Ulnar collateral ligament injuries are also named skier’s, or gamekeeper’s, thumb. If undiagnosed it leads to chronic instability and weakness of pinch.
Ulnar collateral ligament tears are the result of abduction forces acting on the thumb, putting the ligament under sudden excessive tension.
Avulsion fractures of the thumb are treated in a fashion similar to the other proximal phalanges. Options for treatment are lag screw fixation, tension band wiring, or anchor suture for comminuted fractures where the fragments will be excised.
After injection of a local anesthetic into the metacarpo-phalangeal (MP) joint, stress testing is performed in 30 degrees of flexion. This is necessary in order to exclude any influence of the intact volar plate on stability when tested in full extension. Compare the test with the uninjured side. More than 15 degrees difference and a soft end point indicate a complete rupture of the ligament.
Choice of treatment
Nonoperative treatment If the stress test under local anesthesia shows less than 15 degrees difference compared with the opposite side, and a firm end point, the injury can be treated nonoperatively with a period in a protective cast for about 4-6 weeks.
Anatomy: Stener’s lesion
The proximal edge of the adductor aponeurosis is responsible for Stener’s lesion. The ulnar collateral ligament stump is displaced dorsally to the aponeurosis, which prevents ligament healing.

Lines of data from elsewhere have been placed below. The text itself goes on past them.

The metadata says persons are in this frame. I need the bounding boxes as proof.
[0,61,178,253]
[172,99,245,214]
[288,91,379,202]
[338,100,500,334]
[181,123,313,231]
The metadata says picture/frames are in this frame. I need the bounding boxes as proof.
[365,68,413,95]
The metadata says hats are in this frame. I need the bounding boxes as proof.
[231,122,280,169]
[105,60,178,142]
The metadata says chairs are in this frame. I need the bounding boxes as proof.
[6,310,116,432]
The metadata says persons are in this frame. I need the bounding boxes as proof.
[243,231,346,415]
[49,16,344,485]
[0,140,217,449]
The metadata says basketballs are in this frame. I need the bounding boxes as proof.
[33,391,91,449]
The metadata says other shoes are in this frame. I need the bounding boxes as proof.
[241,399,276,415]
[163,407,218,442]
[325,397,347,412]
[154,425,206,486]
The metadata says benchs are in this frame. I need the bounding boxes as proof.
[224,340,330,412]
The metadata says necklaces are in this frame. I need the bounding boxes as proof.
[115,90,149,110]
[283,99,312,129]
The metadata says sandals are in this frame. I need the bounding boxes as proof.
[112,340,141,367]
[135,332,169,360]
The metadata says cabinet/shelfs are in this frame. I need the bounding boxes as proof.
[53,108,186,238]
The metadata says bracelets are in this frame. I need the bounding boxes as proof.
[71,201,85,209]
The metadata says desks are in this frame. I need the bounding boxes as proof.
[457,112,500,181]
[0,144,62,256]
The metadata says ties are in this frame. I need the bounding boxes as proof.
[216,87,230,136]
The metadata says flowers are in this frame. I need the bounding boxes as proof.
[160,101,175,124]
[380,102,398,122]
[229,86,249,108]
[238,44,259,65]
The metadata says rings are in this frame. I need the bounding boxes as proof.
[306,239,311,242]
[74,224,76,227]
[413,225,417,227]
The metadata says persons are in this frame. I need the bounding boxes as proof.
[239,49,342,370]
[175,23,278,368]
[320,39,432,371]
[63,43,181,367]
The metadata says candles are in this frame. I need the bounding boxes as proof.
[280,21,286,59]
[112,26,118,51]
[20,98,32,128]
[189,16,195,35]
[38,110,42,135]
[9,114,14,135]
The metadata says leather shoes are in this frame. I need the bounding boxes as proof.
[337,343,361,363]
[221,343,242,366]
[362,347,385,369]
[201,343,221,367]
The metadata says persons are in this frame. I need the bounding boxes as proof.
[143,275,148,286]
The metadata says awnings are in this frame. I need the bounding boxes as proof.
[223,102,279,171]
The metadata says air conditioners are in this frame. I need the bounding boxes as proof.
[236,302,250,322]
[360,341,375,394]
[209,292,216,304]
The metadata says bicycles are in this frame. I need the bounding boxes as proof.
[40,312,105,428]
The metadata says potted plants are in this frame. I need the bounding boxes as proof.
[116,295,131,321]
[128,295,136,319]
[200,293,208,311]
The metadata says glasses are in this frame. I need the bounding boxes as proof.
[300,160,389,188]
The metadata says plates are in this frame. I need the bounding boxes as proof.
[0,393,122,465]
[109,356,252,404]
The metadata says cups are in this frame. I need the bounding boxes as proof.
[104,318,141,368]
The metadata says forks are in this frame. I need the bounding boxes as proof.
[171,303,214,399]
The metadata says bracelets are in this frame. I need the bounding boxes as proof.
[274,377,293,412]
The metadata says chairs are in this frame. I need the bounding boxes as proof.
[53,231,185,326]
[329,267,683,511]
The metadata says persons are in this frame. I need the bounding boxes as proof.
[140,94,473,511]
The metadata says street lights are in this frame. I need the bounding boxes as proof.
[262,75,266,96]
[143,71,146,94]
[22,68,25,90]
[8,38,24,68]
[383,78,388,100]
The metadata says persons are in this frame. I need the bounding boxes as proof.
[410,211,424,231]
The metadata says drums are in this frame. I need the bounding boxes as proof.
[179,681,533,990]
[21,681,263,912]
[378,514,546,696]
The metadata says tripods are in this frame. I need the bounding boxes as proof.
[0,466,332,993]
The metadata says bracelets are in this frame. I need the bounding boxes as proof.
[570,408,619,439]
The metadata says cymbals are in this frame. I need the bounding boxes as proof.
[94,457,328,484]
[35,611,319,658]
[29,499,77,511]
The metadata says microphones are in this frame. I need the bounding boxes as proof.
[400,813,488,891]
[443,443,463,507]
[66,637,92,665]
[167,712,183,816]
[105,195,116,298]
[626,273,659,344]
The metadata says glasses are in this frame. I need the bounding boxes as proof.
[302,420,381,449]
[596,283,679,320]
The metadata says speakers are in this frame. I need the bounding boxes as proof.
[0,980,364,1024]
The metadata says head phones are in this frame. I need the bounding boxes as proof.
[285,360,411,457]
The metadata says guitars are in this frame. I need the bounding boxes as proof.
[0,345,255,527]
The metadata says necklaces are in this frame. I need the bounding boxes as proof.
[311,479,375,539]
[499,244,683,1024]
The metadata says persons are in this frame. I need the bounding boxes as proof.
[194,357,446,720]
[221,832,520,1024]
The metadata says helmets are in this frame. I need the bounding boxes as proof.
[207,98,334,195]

Suture anchors or tunneling
Two alternative techniques are available for collateral ligament reattachment: suture anchors, or tunneling. The advantage of suture anchors is the relative ease of the procedure. Tunneling is the more demanding procedure, but it is significantly less expensive.
For this procedure the following approaches may be used:
Abduct the phalanx to gain maximal visualization of the joint (open book). Irrigate the joint. Check for additional lesions (e.g. volar plate injury).
4. Option 1: suture anchor fixation
Drill anchor hole
Keep the phalanx abducted to expose maximally the area of the avulsion from the base of the phalanx. Make a perforation of the same diameter as the anchor to be used, at the site of ligament insertion. The anchor should be placed sufficiently palmarly to prevent rotatory subluxation of the joint.
Insert the anchor according to the manufacturer’s instructions. Ensure that the whole anchor is completely buried in the bone.
Insert the sutures
Insert the sutures into the free end of the ligament. Reapproximate the ligament to the phalanx and make a loop in each end of the thread as an anchoring pass. Tie the suture to secure the ligament to the phalanx.
5. Option 2: tunneling
A pair of parallel perforations can be made at the site of ligament insertion, using a 1.0 mm drill or a K-wire, angled from proximal to distal, and from palmar to dorsal, penetrating the opposite cortex. Always use a drill sleeve for soft-tissue protection.
Nonresorbable 4.0 thread sutures, with straight needles, are used. Insert the sutures as illustrated, through the end of the ligament. Thread each needle through a drill hole.
Reapproximate the ligament
Make a small incision on the opposite side of the thumb to retrieve the sutures. Cut off the needles, pull the sutures to approximate the ligament, and tie a knot over the cortical bone.
In compliant patients, a well-padded orthoplast splint is sufficient for immobilization. This has the advantage of leaving the wrist free.
In noncompliant patients, a more restrictive well-padded thumb spica may be a wiser choice.
Immobilization and functional exercises
4-6 weeks of immobilization are necessary. After that time, motion of the MP joint of the thumb starts without protection. Heavy manual demand and all activities involving a strong pinch grip are not permitted until complete ligament healing (usually after 3 months).